Some revisions after poking around more. Here's an updated graph with clearer units, and where we go out to 60 seconds.

You can see that almost all the probability mass is concentrated in the first few seconds.

Specific cutoffs that are of interest to us are:

1.8 -> 70% stitching 2.3 -> 75% stitching 3.5 -> 80% stitching 5.0 -> 85% stitching

This means that if we moved to a stitching threshold of 1.8s, we should see roughly twice as many utterances as before. A threshold of 3.5% would give use 30% more, and 2.3s would give us 60% more.

Looking at this, it seems to me like 2.3 is a pretty reasonable cutoff for stitching. It's still a little on the long side, but it seems easier to justify that value given the distribution of gaps.

[adonahue]

@jaedoucette - do you expect any possible problems with the accuracy of the metrics if we implement the 2.3s change? Do we have a way to test / measure if the only things that change are the ones we expected?

[jaedoucette]

@adonahue I think should improve the accuracy of our metrics somewhat. At this point, the only good way we have to assess whether that is true is to try it out, and see whether (subjectively) this feels better to us.

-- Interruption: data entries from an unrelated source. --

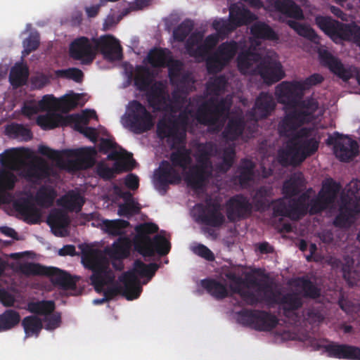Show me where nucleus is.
Segmentation results:
<instances>
[{
  "label": "nucleus",
  "mask_w": 360,
  "mask_h": 360,
  "mask_svg": "<svg viewBox=\"0 0 360 360\" xmlns=\"http://www.w3.org/2000/svg\"><path fill=\"white\" fill-rule=\"evenodd\" d=\"M233 292L238 293L242 300L250 306H256L259 303H262L264 300L263 297L259 294H256L249 290L241 289L240 286L230 287Z\"/></svg>",
  "instance_id": "obj_53"
},
{
  "label": "nucleus",
  "mask_w": 360,
  "mask_h": 360,
  "mask_svg": "<svg viewBox=\"0 0 360 360\" xmlns=\"http://www.w3.org/2000/svg\"><path fill=\"white\" fill-rule=\"evenodd\" d=\"M20 150L24 148L6 151L0 160L2 166L13 171L24 168V176L28 181L42 180L49 176L50 167L44 160L39 158L26 163L22 158Z\"/></svg>",
  "instance_id": "obj_5"
},
{
  "label": "nucleus",
  "mask_w": 360,
  "mask_h": 360,
  "mask_svg": "<svg viewBox=\"0 0 360 360\" xmlns=\"http://www.w3.org/2000/svg\"><path fill=\"white\" fill-rule=\"evenodd\" d=\"M146 91L148 103L154 111L160 112L167 110L169 96L162 82H155Z\"/></svg>",
  "instance_id": "obj_19"
},
{
  "label": "nucleus",
  "mask_w": 360,
  "mask_h": 360,
  "mask_svg": "<svg viewBox=\"0 0 360 360\" xmlns=\"http://www.w3.org/2000/svg\"><path fill=\"white\" fill-rule=\"evenodd\" d=\"M275 9L284 15L296 20L304 19L302 8L292 0H275Z\"/></svg>",
  "instance_id": "obj_32"
},
{
  "label": "nucleus",
  "mask_w": 360,
  "mask_h": 360,
  "mask_svg": "<svg viewBox=\"0 0 360 360\" xmlns=\"http://www.w3.org/2000/svg\"><path fill=\"white\" fill-rule=\"evenodd\" d=\"M202 287L217 300H221L230 296V292L226 281H219L214 278H205L201 281Z\"/></svg>",
  "instance_id": "obj_29"
},
{
  "label": "nucleus",
  "mask_w": 360,
  "mask_h": 360,
  "mask_svg": "<svg viewBox=\"0 0 360 360\" xmlns=\"http://www.w3.org/2000/svg\"><path fill=\"white\" fill-rule=\"evenodd\" d=\"M22 326L25 333V338L32 336L37 338L43 328V323L37 316L31 315L22 319Z\"/></svg>",
  "instance_id": "obj_43"
},
{
  "label": "nucleus",
  "mask_w": 360,
  "mask_h": 360,
  "mask_svg": "<svg viewBox=\"0 0 360 360\" xmlns=\"http://www.w3.org/2000/svg\"><path fill=\"white\" fill-rule=\"evenodd\" d=\"M179 171L167 160H162L154 172V184L161 195H165L169 185L178 184L181 181Z\"/></svg>",
  "instance_id": "obj_14"
},
{
  "label": "nucleus",
  "mask_w": 360,
  "mask_h": 360,
  "mask_svg": "<svg viewBox=\"0 0 360 360\" xmlns=\"http://www.w3.org/2000/svg\"><path fill=\"white\" fill-rule=\"evenodd\" d=\"M323 309V304L311 306L305 310L304 319L309 324H319L324 320Z\"/></svg>",
  "instance_id": "obj_56"
},
{
  "label": "nucleus",
  "mask_w": 360,
  "mask_h": 360,
  "mask_svg": "<svg viewBox=\"0 0 360 360\" xmlns=\"http://www.w3.org/2000/svg\"><path fill=\"white\" fill-rule=\"evenodd\" d=\"M276 107L273 96L267 92H261L257 97L255 105L251 110L255 120L267 117Z\"/></svg>",
  "instance_id": "obj_26"
},
{
  "label": "nucleus",
  "mask_w": 360,
  "mask_h": 360,
  "mask_svg": "<svg viewBox=\"0 0 360 360\" xmlns=\"http://www.w3.org/2000/svg\"><path fill=\"white\" fill-rule=\"evenodd\" d=\"M305 187V179L302 172L294 173L283 183L282 192L286 198L298 195Z\"/></svg>",
  "instance_id": "obj_31"
},
{
  "label": "nucleus",
  "mask_w": 360,
  "mask_h": 360,
  "mask_svg": "<svg viewBox=\"0 0 360 360\" xmlns=\"http://www.w3.org/2000/svg\"><path fill=\"white\" fill-rule=\"evenodd\" d=\"M360 213V205L351 204L345 198L341 200L339 213L333 220L335 227L344 229L351 226L355 216Z\"/></svg>",
  "instance_id": "obj_24"
},
{
  "label": "nucleus",
  "mask_w": 360,
  "mask_h": 360,
  "mask_svg": "<svg viewBox=\"0 0 360 360\" xmlns=\"http://www.w3.org/2000/svg\"><path fill=\"white\" fill-rule=\"evenodd\" d=\"M295 285L302 290L304 297L316 299L321 295L320 288L307 276L297 278L295 280Z\"/></svg>",
  "instance_id": "obj_38"
},
{
  "label": "nucleus",
  "mask_w": 360,
  "mask_h": 360,
  "mask_svg": "<svg viewBox=\"0 0 360 360\" xmlns=\"http://www.w3.org/2000/svg\"><path fill=\"white\" fill-rule=\"evenodd\" d=\"M29 72L26 66L19 65L11 69L9 80L11 84L15 87L24 85L28 78Z\"/></svg>",
  "instance_id": "obj_50"
},
{
  "label": "nucleus",
  "mask_w": 360,
  "mask_h": 360,
  "mask_svg": "<svg viewBox=\"0 0 360 360\" xmlns=\"http://www.w3.org/2000/svg\"><path fill=\"white\" fill-rule=\"evenodd\" d=\"M171 148L174 150L169 156L171 165L174 168L179 167L183 170L187 169L192 163L191 150L184 145L176 146L172 144Z\"/></svg>",
  "instance_id": "obj_28"
},
{
  "label": "nucleus",
  "mask_w": 360,
  "mask_h": 360,
  "mask_svg": "<svg viewBox=\"0 0 360 360\" xmlns=\"http://www.w3.org/2000/svg\"><path fill=\"white\" fill-rule=\"evenodd\" d=\"M309 194L304 192L297 198H294L289 201V211L291 217L299 219L309 213Z\"/></svg>",
  "instance_id": "obj_30"
},
{
  "label": "nucleus",
  "mask_w": 360,
  "mask_h": 360,
  "mask_svg": "<svg viewBox=\"0 0 360 360\" xmlns=\"http://www.w3.org/2000/svg\"><path fill=\"white\" fill-rule=\"evenodd\" d=\"M236 157L235 147L229 146L224 148L221 155L222 161L219 165V169L221 172H226L233 166Z\"/></svg>",
  "instance_id": "obj_61"
},
{
  "label": "nucleus",
  "mask_w": 360,
  "mask_h": 360,
  "mask_svg": "<svg viewBox=\"0 0 360 360\" xmlns=\"http://www.w3.org/2000/svg\"><path fill=\"white\" fill-rule=\"evenodd\" d=\"M245 122L241 117L231 118L222 132L223 137L228 141L237 140L243 133Z\"/></svg>",
  "instance_id": "obj_36"
},
{
  "label": "nucleus",
  "mask_w": 360,
  "mask_h": 360,
  "mask_svg": "<svg viewBox=\"0 0 360 360\" xmlns=\"http://www.w3.org/2000/svg\"><path fill=\"white\" fill-rule=\"evenodd\" d=\"M20 321V314L13 309H6L0 314V332L8 330L17 326Z\"/></svg>",
  "instance_id": "obj_47"
},
{
  "label": "nucleus",
  "mask_w": 360,
  "mask_h": 360,
  "mask_svg": "<svg viewBox=\"0 0 360 360\" xmlns=\"http://www.w3.org/2000/svg\"><path fill=\"white\" fill-rule=\"evenodd\" d=\"M38 150L40 154L53 160H60L62 153L75 156V160L68 161V167L70 169L75 171L91 167L94 163L92 156L96 153L94 148L91 147L59 151L46 146H40Z\"/></svg>",
  "instance_id": "obj_9"
},
{
  "label": "nucleus",
  "mask_w": 360,
  "mask_h": 360,
  "mask_svg": "<svg viewBox=\"0 0 360 360\" xmlns=\"http://www.w3.org/2000/svg\"><path fill=\"white\" fill-rule=\"evenodd\" d=\"M338 186L335 182L324 184L316 198L309 202V214L314 215L322 212L329 207L335 201Z\"/></svg>",
  "instance_id": "obj_16"
},
{
  "label": "nucleus",
  "mask_w": 360,
  "mask_h": 360,
  "mask_svg": "<svg viewBox=\"0 0 360 360\" xmlns=\"http://www.w3.org/2000/svg\"><path fill=\"white\" fill-rule=\"evenodd\" d=\"M55 75L60 78L72 79L78 83L81 82L84 78L83 72L77 68L57 70L55 71Z\"/></svg>",
  "instance_id": "obj_64"
},
{
  "label": "nucleus",
  "mask_w": 360,
  "mask_h": 360,
  "mask_svg": "<svg viewBox=\"0 0 360 360\" xmlns=\"http://www.w3.org/2000/svg\"><path fill=\"white\" fill-rule=\"evenodd\" d=\"M302 154V160L313 155L319 149V141L316 138L295 140Z\"/></svg>",
  "instance_id": "obj_48"
},
{
  "label": "nucleus",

I would like to have a better system than that, but we would really need to have a corpus of human-annotated conversations to be sure. @ebporter maybe making such a corpus could be an item for our second grant application. It would not be hugely expensive, just time-consuming. We'd probably want to hire some professional annotators (usually graduate students sociology or anthropology could be good sources for something like this, and they're cheap-ish). We could also use MTurk perhaps.

[adonahue]

Accepted. The recommended work is in story #259.